On archive pages rather than use the full content of a post an excerpt is used, this means though you are using content from your single blog post pages to generate archive pages (home page archives, categories, tags) they are not a full copy (just an excerpt) so they are not treated as duplicate content by Google.
The only possible issues you might have with archive pages and duplicate content is in two scenarios.
You have only one category, the content of the category archive pages are going to be exact copies of the home page archives and possibly copies of the monthly archive pages.
You use tags/categories and the content of some tags/categories match categories or other tags. I had this tag issue on this site, if I tagged all the theme pages with WordPress 2.8, WordPress 2.9 etc… for example, those tag pages would be identical to one another and to the “AdSense WordPress Themes” category. All you can do to avoid this is think through what you are tagging and which single blog posts you put in a particular category. If you go over the top with your categories and tags, all my themes for example could be tagged under WordPress, SEO, AdSense, Make Money Online… but the archive type pages created would be practically identical, so I don’t create that many tags (this site doesn’t really have enough posts to be tagged extensively)!
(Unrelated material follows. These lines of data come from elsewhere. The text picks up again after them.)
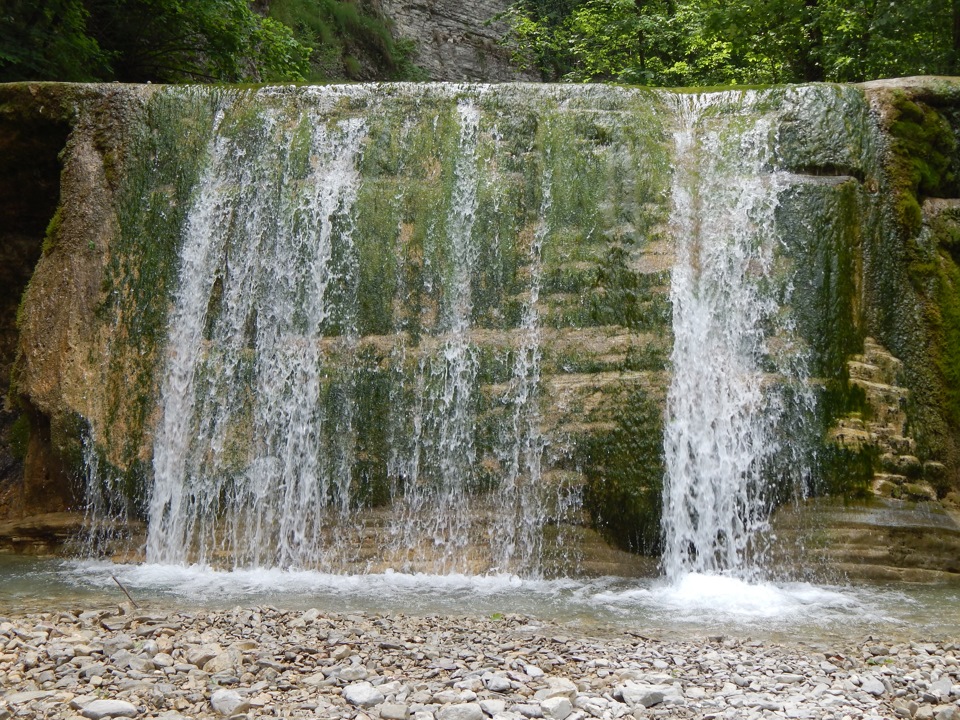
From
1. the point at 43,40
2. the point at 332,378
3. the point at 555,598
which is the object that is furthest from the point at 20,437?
the point at 555,598

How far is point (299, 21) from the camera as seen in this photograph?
1638 centimetres

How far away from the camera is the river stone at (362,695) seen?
3.88m

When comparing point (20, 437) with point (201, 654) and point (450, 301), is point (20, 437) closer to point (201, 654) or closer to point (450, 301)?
point (450, 301)

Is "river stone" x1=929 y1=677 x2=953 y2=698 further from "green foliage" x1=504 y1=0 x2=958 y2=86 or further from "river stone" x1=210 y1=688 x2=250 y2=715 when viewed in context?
"green foliage" x1=504 y1=0 x2=958 y2=86

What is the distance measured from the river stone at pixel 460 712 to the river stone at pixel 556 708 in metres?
0.28

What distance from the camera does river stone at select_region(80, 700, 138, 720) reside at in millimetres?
3678

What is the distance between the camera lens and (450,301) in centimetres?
766

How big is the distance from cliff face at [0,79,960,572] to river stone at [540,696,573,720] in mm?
3182

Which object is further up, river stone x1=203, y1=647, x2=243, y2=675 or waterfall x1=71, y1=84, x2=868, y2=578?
waterfall x1=71, y1=84, x2=868, y2=578

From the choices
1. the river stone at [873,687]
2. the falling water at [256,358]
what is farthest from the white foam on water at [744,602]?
the falling water at [256,358]

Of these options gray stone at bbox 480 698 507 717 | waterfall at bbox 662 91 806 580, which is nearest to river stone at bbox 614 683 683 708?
gray stone at bbox 480 698 507 717

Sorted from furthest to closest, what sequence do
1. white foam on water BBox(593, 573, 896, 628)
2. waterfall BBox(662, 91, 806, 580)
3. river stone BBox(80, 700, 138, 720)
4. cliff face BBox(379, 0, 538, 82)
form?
1. cliff face BBox(379, 0, 538, 82)
2. waterfall BBox(662, 91, 806, 580)
3. white foam on water BBox(593, 573, 896, 628)
4. river stone BBox(80, 700, 138, 720)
Although not really a duplicate content issue I never use the monthly archive pages because they add nothing SEO wise to a site. Your categories hold all archived content and it is dated within a category format, so monthly archives are not really needed.
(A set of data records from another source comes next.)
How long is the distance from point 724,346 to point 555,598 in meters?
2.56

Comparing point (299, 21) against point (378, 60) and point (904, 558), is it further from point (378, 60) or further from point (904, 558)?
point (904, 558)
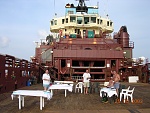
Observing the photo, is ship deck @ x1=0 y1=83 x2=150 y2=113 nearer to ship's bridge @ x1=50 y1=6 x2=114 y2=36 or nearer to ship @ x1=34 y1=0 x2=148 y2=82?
ship @ x1=34 y1=0 x2=148 y2=82

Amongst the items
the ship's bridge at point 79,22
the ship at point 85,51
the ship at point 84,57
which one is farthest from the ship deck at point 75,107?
the ship's bridge at point 79,22

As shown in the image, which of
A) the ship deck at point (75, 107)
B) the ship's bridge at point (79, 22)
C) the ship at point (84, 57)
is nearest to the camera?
the ship deck at point (75, 107)

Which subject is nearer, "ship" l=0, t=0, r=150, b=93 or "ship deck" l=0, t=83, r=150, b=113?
"ship deck" l=0, t=83, r=150, b=113

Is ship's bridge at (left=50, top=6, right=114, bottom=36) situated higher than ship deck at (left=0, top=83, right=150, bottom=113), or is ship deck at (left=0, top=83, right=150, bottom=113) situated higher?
ship's bridge at (left=50, top=6, right=114, bottom=36)

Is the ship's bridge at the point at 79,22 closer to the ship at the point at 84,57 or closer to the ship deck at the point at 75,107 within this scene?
the ship at the point at 84,57

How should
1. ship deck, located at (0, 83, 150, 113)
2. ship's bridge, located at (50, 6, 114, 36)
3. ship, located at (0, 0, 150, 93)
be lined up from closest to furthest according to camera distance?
ship deck, located at (0, 83, 150, 113) < ship, located at (0, 0, 150, 93) < ship's bridge, located at (50, 6, 114, 36)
In a future version of Talian I’m dealing with potential canonical issues associated with multiple comment pages. This page for example has just generated it’s 4th page of comments and the main content of each of the 4 pages are the full content of this post (duplicated).
I’ve not noticed duplicate content issues per se, but comment pages 2,3,4…. I’m not finding ranking particularly well for potential SERPs based on the comment content. It’s quite wasteful from an SEO resources perspective having all these partially duplicate pages if they don’t generate traffic in their own right, so I’m testing having pages 2,3,4…. as a canonical version of the main blog post page. This will result in all the comment pages spidered, but treated as one page in Google (this will save link benefit).
If you view source of this page and the other archive comment pages for this page you’ll find within the head:
link rel=’canonical’ href=’http://www.google-adsense-templates.co.uk/wordpress-theme-talian-with-adsense-and-seo-optimisation.html’
I’m testing this now and so far not hit any issues, Google appears to be combining the comment pages into one page as it should.
I’ve been testing a plugin called SEO Super Comments (significantly modified version) with the Talian theme. This plugin creates individual pages for comments (like this comment) that’s linked from these comment pages. The original plugin turns all comments into pages (so a one word comment gets a link!), I’ve modified the plugin to only link to comment pages with a certain number of characters, so a one line comment won’t get it’s own page.
I’m working on this plugin as it’s a real shame to have a site with lots of really good comments and not have them increase traffic to a site. Still at the testing phase, but I’m 99% sure I’ll include the modified plugin with the Talian theme soon. Note: the original SEO Super Comments plugin does not work out the box with Talian, so probably not a good idea trying the original (I couldn’t get it working). I’ve also made other improvements to this plugin.